Majelis hakim mengonfrontir sejumlah saksi untuk mengurai alur uang dalam proyek tersebut. Jaksa menelusuri dugaan penerimaan dana oleh terdakwa Sujono, yang saat itu menjabat sebagai Plt Kepala Dinas Kominfo sekaligus Pejabat Penatausahaan Keuangan (PPK).

Kasi Intelijen Kejari Nganjuk, Koko Roby Yahya, menegaskan bahwa pemeriksaan saksi difokuskan pada pelaksanaan proyek dan aliran dana.

Iklan

“Jaksa mengonfrontir saksi untuk memastikan bagaimana proyek berjalan dan bagaimana uang itu mengalir,” ujarnya.
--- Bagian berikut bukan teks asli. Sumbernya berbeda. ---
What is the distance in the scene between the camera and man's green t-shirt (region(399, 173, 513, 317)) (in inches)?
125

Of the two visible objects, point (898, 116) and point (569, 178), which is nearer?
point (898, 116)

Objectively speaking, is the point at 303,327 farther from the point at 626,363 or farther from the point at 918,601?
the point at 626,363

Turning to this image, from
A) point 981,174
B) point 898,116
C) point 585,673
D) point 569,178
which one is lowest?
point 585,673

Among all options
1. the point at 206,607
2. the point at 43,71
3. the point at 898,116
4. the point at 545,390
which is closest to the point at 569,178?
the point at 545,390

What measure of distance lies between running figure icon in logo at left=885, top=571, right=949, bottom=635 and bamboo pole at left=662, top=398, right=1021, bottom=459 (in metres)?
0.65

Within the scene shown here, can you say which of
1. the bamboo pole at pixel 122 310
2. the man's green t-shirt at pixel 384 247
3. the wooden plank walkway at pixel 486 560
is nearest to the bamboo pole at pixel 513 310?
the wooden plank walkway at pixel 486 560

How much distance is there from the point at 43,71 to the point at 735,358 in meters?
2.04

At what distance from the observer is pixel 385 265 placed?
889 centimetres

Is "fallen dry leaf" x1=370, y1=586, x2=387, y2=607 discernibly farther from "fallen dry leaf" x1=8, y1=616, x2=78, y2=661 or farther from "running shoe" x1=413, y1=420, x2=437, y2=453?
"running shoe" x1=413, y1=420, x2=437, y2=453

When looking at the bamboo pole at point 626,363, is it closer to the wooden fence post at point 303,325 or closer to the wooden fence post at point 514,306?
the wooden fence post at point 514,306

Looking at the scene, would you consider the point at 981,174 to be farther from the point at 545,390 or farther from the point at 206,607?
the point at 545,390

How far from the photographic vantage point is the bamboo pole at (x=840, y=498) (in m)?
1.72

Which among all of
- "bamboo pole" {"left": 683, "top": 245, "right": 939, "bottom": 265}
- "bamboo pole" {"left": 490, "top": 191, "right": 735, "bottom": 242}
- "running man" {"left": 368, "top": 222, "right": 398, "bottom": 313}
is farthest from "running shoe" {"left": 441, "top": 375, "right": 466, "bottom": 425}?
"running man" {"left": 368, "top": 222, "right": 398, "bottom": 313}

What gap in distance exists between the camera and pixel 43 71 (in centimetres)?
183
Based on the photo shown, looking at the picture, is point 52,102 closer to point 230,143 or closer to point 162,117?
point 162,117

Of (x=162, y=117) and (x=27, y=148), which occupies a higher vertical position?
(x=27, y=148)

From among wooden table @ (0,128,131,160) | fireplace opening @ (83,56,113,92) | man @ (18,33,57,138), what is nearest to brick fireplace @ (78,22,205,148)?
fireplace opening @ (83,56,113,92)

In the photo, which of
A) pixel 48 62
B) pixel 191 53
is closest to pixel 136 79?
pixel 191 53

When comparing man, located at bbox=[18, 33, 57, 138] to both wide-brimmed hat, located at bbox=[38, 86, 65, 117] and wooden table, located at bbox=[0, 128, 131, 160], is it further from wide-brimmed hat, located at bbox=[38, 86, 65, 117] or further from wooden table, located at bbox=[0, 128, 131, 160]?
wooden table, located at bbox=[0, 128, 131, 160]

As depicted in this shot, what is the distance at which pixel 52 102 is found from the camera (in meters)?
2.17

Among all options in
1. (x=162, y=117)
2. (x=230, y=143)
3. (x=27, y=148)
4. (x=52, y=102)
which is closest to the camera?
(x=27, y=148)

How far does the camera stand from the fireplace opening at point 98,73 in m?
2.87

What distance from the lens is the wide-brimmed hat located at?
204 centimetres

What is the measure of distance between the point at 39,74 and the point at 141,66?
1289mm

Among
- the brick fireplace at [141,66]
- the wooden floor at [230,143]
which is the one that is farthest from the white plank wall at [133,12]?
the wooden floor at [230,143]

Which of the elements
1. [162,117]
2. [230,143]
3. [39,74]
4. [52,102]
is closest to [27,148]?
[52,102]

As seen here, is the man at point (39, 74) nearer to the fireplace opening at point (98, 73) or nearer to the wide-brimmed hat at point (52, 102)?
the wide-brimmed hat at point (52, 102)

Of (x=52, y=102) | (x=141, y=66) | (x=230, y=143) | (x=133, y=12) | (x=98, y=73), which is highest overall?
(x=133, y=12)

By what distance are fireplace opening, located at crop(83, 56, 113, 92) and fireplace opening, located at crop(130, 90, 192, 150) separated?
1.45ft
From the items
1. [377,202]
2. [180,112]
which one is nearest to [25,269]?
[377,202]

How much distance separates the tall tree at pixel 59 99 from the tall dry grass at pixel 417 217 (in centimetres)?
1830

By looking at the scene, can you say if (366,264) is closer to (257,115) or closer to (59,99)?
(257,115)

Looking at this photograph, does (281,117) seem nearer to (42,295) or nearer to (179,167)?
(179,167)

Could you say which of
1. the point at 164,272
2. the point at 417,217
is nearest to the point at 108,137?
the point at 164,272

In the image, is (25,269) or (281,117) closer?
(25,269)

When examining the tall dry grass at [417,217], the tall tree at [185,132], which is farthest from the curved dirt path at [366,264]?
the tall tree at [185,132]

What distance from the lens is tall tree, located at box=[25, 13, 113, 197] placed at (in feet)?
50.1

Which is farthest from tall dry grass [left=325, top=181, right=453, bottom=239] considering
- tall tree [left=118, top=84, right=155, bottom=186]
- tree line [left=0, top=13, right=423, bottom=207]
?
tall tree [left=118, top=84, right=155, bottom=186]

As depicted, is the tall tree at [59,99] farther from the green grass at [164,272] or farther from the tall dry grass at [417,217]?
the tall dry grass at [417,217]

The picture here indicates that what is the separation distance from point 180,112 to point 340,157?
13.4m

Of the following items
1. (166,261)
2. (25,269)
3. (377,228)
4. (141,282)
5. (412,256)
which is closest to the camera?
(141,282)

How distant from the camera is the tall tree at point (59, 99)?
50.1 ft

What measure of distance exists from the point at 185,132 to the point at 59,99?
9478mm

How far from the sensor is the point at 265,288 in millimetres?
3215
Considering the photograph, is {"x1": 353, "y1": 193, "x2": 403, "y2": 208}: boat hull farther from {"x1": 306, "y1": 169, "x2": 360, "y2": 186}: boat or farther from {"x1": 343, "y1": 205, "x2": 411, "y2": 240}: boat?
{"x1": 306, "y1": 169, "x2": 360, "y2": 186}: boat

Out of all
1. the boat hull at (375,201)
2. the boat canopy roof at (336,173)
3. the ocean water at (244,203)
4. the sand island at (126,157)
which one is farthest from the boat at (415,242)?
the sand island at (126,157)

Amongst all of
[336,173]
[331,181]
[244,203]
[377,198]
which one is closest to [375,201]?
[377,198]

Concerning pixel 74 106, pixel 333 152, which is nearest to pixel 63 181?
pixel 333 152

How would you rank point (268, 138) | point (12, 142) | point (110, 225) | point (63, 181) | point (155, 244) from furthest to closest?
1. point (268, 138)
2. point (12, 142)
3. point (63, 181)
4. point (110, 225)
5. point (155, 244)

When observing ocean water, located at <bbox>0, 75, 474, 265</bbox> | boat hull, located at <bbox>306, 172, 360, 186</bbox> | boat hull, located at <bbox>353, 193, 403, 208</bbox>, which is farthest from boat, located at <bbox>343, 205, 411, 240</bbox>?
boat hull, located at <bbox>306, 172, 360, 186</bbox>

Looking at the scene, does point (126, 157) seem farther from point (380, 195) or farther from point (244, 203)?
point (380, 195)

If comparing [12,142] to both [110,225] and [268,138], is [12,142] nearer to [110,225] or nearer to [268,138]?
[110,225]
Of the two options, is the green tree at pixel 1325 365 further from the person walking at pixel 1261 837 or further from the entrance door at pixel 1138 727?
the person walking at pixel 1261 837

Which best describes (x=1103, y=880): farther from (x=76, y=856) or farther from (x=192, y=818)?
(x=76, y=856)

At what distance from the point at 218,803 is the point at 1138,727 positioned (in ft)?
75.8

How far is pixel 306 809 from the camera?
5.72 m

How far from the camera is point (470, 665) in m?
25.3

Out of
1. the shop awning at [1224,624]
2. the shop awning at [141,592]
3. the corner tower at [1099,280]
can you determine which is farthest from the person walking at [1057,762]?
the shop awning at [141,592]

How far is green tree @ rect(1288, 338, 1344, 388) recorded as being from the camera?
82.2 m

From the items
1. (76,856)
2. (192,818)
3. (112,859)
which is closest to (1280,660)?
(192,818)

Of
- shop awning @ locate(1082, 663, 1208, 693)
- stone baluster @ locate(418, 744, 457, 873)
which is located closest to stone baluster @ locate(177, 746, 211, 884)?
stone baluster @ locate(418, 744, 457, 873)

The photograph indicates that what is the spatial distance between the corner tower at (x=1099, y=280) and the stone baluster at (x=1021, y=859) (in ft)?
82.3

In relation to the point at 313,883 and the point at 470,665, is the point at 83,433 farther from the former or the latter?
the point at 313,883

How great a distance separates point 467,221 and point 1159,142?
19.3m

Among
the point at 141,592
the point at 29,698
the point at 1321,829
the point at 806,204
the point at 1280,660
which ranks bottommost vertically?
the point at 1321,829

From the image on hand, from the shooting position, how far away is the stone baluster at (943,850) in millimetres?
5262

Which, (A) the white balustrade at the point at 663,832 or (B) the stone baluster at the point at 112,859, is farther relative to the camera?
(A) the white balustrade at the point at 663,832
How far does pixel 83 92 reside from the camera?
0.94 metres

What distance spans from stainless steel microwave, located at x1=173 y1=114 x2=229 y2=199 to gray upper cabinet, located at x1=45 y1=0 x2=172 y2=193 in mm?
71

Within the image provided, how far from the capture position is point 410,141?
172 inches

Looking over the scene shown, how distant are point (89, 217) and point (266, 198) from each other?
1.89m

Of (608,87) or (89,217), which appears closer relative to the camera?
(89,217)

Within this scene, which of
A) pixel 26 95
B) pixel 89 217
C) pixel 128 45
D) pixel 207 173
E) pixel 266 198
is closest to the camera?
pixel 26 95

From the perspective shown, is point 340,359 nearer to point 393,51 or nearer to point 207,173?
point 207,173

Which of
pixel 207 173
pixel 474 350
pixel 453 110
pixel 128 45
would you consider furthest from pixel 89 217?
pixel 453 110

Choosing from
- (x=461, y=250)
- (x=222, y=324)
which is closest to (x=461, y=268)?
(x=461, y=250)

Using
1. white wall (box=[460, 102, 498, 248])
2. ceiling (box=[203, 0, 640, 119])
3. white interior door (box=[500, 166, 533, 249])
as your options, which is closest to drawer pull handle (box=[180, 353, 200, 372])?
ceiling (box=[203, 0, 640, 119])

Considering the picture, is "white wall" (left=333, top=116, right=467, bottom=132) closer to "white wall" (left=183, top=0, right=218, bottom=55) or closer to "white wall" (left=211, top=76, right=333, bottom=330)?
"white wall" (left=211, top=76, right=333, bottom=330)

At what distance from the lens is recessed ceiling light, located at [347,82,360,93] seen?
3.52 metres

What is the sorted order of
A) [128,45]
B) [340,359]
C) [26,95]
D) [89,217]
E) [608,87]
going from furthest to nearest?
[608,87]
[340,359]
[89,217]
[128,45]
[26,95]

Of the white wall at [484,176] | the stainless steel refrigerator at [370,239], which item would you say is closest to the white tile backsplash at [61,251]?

Dalam dakwaan, terdakwa diduga meminta jatah kepada pemenang tender, PT Laxo Global Akses. Nilainya mencapai Rp 840 juta dengan sistem cicilan Rp 70 juta setiap bulan setelah pencairan anggaran.

Jaksa menilai posisi terdakwa sangat kuat karena memiliki kewenangan dalam verifikasi pembayaran proyek. Kondisi itu diduga dimanfaatkan untuk meminta uang kepada rekanan.

Tekanan administrasi membuat rekanan akhirnya mengikuti permintaan tersebut demi kelancaran proses pencairan anggaran.

Tak berhenti di situ, jaksa juga mendalami dugaan aliran dana ke pihak lain. Uang tersebut diduga ikut mengalir ke rekening istri terdakwa serta beberapa staf terkait.

Pengamat hukum Hamid Effendi menilai kasus ini tidak mungkin berdiri sendiri. Ia meminta penegak hukum menelusuri aliran dana hingga tuntas.

“Publik harus tahu ke mana saja uang itu mengalir. Jangan sampai ada pihak lain yang ikut menikmati,” tegasnya.

Kasus ini langsung memicu perhatian masyarakat Nganjuk dan meminta transparansi dan penindakan menyeluruh.Warga menilai pengungkapan aliran dana harus dilakukan secara terbuka dan tidak berhenti pada satu tersangka.

Salah satu warga Kecamatan Berbek ,Bambang (45), menyebut praktik seperti ini merugikan masyarakat.

“Kalau benar sampai ratusan juta, itu uang rakyat. Harus dibongkar semua, jangan hanya satu orang yang diproses,” ujarnya.

Hal senada disampaikan Rina (32), warga Bagor. Ia meminta aparat penegak hukum bertindak tegas dan transparan.

“Kami ingin kasus ini terang benderang. Kalau ada pejabat lain yang terlibat, ya harus diusut juga,” katanya.

Sementara itu, kalangan pemuda juga ikut menyoroti kasus tersebut. Mereka menilai proyek infrastruktur seperti fiber optik seharusnya memberi manfaat maksimal bagi masyarakat, bukan justru menjadi ladang korupsi.

“Proyek digitalisasi itu penting untuk kemajuan daerah. Kalau dikorupsi, yang rugi masyarakat luas,” ungkap Dimas, salah satu pemuda di Nganjuk.

Sidang lanjutan diperkirakan masih akan menghadirkan saksi tambahan guna memperkuat pembuktian dan mengungkap secara menyeluruh aliran dana dalam kasus ini.